Distinct regions of the periaqueductal gray are involved in the acquisition and expression of defensive responses

Abstract

In fear conditioning, a rat is placed in a distinct environment and delivered footshock. The response to the footshock itself is called an activity burst and includes running, jumping, and vocalization. The fear conditioned to the distinct environment by the footshock elicits complete immobility termed freezing. Lesions of the ventral periaqueductal gray (vPAG) strongly attenuate freezing. However, lesions of the dorsolateral periaqueductal gray (dlPAG) increase the amount of freezing seen to conditional fear cues acquired under conditions in which intact rats do not demonstrate much fear conditioning. To examine the necessity of these regions in the acquisition and expression of fear, we performed five experiments that examined the effects of electrolytic lesions of the dlPAG and the vPAG in learned and unlearned fear. In experiment 1, lesions of the vPAG strongly attenuated, whereas lesions of the dlPAG enhanced, unconditional freezing to a cat. In experiment 2, lesions of the dlPAG made before but not after training enhanced the amount of freezing shown to conditional fear cues acquired via immediate footshock delivery. In experiment 3, vPAG lesions made either before or after training with footshock decreased the level of freezing to conditional fear cues. Neither dlPAG lesions nor vPAG lesions affected footshock sensitivity (experiment 4) or consumption on a conditioned taste aversion test that does not elicit antipredator responses (experiment 5). On the basis of these results, it is proposed that activation of the dlPAG produces inhibition of the vPAG and forebrain structures involved with defense. In contrast, the vPAG seems to be necessary for postencounter freezing defensive behavior.

Fig. 1.

A representative sample of the location and extent of electrolytic lesions. Lesions of the dorsal PAG usually extended into the deep layers of the superior colliculus and the lateral PAG. Lesions of the ventral PAG included the lateral PAG and extended into the dorsal PAG.

Fig. 2.

Rats with lesions of the dlPAG or the vPAG in comparison with sham-lesioned rats showed enhanced or decreased levels of freezing, respectively, when presented with a cat.

Fig. 3.

Sham-lesioned rats receiving an immediate shock after placement in a chamber freeze comparably with rats that were not shocked.

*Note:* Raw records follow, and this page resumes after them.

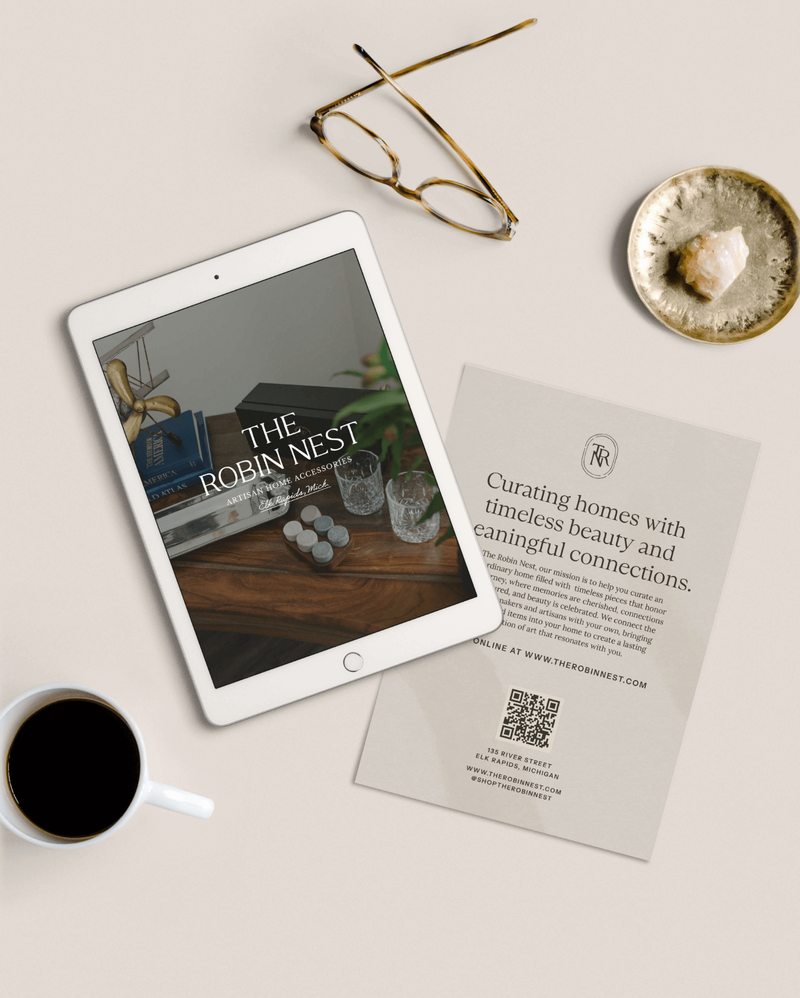 shopify website design for brick and mortar business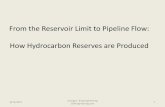 How Hydrocarbon Reserves Are Produced
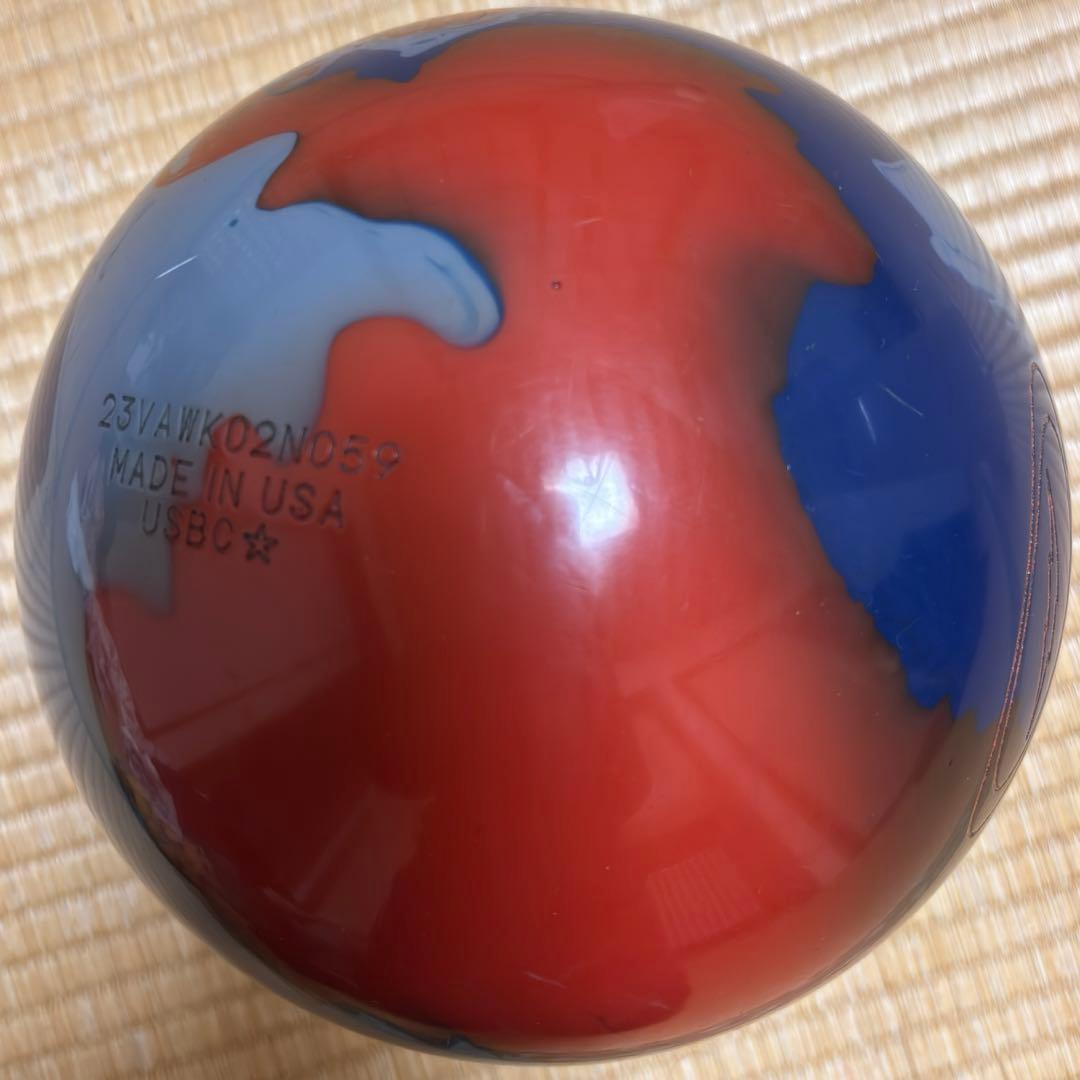 Absolute Power ボウリングボール 15lbs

Rats receiving a pretraining dlPAG lesion (PRE-LESION) showed enhanced levels of freezing after training with immediate shock, whereas rats receiving a post-training dlPAG lesion (POST-LESION) did not. Pre- and post-training dlPAG lesions had no effect on rats that did not receive a shock.

Fig. 4.

Rats receiving a vPAG lesion either before (PRE-LESION) or after (POST-LESION) training with shock showed reduced levels of freezing compared with the group receiving a sham lesion at both times. Furthermore, the group receiving a post-training lesion showed greater attenuation of freezing than did the group receiving a pretraining lesion.

Fig. 5.

Rats with dlPAG, vPAG, or sham lesions did not differ in the shock intensity to which they flinched, jumped, or vocalized.

Fig. 6.

Rats with dlPAG, vPAG, or sham lesions did not differ in their consumption of a saccharin solution after toxicosis-induced taste aversion. W, Water;S, saccharin. Group SHAM-B received a backward pairing of saccharin and toxicosis and did not develop a taste aversion.